It took country music megastar Shania Twain years to find out what was causing mini-blackouts and dizziness while she was performing. Falling off the stage became a real fear for the five-time Grammy winner.
The answer was a tick bite she got while riding a horse in 2003. In the middle of a massive tour for her “Up!” album, Twain, now 56, had Lyme disease.
It would take more years to figure out how the ensuing complications were affecting her voice, as well as surgery to restore her vocal chords.
Twain discussed the impact of having chronic sickness from the tick bite in her Netflix documentary, “Not Just a Girl.”
“My voice was never the same again,” she said. “I thought I’d lost my voice forever. I thought that was it; I would never, ever sing again.”
As WFMZ reported, “The singer’s chronic sickness contributed to her developing voice disorder dysphonia, leading to throat surgery and therapy.”
She underwent two extensive throat surgeries before recovering the ability to sing. But Twain said her singing voice changed and speaking is even more challenging.
Other celebrities have also openly discussed their experiences — never good — with Lyme disease. The Independent’s list includes actor Alex Baldwin, singer Justin Bieber, supermodel Bella Hadid and singer Avril Lavigne.
“My brain would get all foggy and I couldn’t see,” according to a YouTube video of Hadid.
Lavigne did a livestream benefit concert in 2020 to support her Avril Lavigne Foundation and Global Lyme Alliance, as Rolling Stone reported. In an Instagram post shouting out Bieber in 2020, she said that “for the better part of two years, I was really sick and fighting for my life.”
Baldwin told Prevention that tick bites 20 years ago left him “bedridden with cold sweats, joint pain, soreness and exhaustion.” He said he still gets “inexplicable joint pain” sometimes.

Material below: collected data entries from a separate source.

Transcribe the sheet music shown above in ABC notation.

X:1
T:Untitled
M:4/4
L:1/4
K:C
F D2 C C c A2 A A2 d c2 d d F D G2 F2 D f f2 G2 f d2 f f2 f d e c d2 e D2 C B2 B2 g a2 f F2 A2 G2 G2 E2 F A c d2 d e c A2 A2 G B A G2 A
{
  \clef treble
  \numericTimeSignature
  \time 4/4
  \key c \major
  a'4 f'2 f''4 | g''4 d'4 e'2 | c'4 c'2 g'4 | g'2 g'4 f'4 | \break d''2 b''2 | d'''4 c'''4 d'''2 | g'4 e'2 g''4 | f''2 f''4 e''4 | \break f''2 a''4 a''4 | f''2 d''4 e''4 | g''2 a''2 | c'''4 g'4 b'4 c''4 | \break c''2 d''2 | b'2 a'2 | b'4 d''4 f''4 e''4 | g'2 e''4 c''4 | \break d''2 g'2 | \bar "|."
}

The Guardian quoted Bieber: “It’s been a rough couple years but getting the right treatment that will help treat this so far incurable disease and I will be back and better than ever.”
About Lyme disease
Lyme disease is caused by a bacteria, Borrelia burgdorferi, which is contracted from the bite of an infected black-legged tick. Sometimes the bite is visible in the form of a bull’s-eye-shaped rash where the bite happened. The Centers for Disease Control and Prevention said a blood test is usually required to diagnose the condition, which is marked by fatigue, headaches, fever and body aches. Left untreated, it can spread to the heart, joints and nervous system.
Healthline reports that depression is another common symptom — and it can linger for a long time.
CDC said Lyme disease is the “most common vector-borne disease in the United States,” but can be prevented by using insect repellent, removing ticks immediately and reducing their habitat. Sometimes, CDC reports, infected ticks carry other diseases, too.
Typically, antibiotics help symptoms clear in a matter of weeks. But 10-20% of those who get Lyme disease develop post-treatment Lyme disease syndrome, where symptoms last.
Where a diagnosis was never officially made and the disease treated, people can suffer chronic Lyme, according to the National Institute of Allergy and Infectious Disease.
About 30,000 cases are reported to the CDC and local health departments in the United States each year, according to the public health agency.